Date formatting in Google Sheets
In order to successfully import dates to Holistics, the date formats need to be either:
YYYY-MM-dd
MM-dd-YYYY
If you are using specific Date formats in Google Sheets that are not formatted in a way that works with Holistics, there are two approaches to deal with this case:
- Change the date format of your date column to
YYYY-MM-dd
orMM-dd-YYYY
from your Google Sheet file. - Save your date column as String and when each time query you need to
cast
that value to Date with the right format to be read by Holistics.
Refresh source
After adding new columns or removing any column to the imported Google Sheet, you need to re-validate the sheet's link following these steps:
- Click on the Data modeling tab and go to the model with the imported Google Sheet
- Click on the Manage button on the right panel and Re-validate the URL. Note that this will also revert all of the column names and data types to default.

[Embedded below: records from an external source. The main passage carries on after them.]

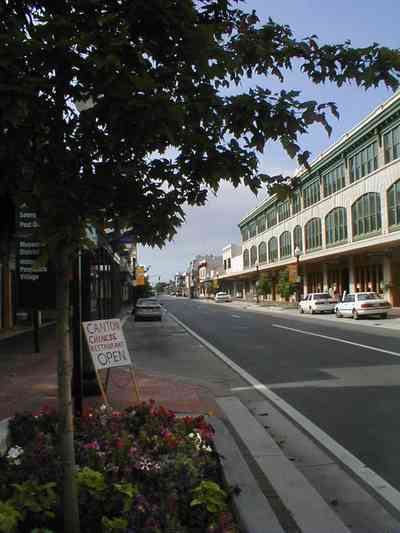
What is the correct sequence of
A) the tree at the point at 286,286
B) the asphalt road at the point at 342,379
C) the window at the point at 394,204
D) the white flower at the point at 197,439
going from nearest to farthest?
the white flower at the point at 197,439, the asphalt road at the point at 342,379, the window at the point at 394,204, the tree at the point at 286,286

Refresh the Data Warehouse
When you create a new schema in your Data Warehouse to store Google Sheet import, remember to refresh the Data Warehouse that allows choosing this new schema as a destination for your Google Sheet data.
You can follow the instruction below:
- Go to Tools, choose Data Manager
- Select the data source
- Click Refresh
Limitation
Currently, Holistics doesn't support incremental/upsert mode for Google Spreadsheet.
You will need to either use Full/Append import mode or if you want still to do incremental/upsert import, you could do it via other external tools like Fivetran or Stitch.
There is currently no way to import several tabs at once. If your Google Sheet has multiple sheets/ tabs, we recommend importing each tab individually.
Troubleshooting
ERROR: "failedPrecondition: this operation is not supported for this document"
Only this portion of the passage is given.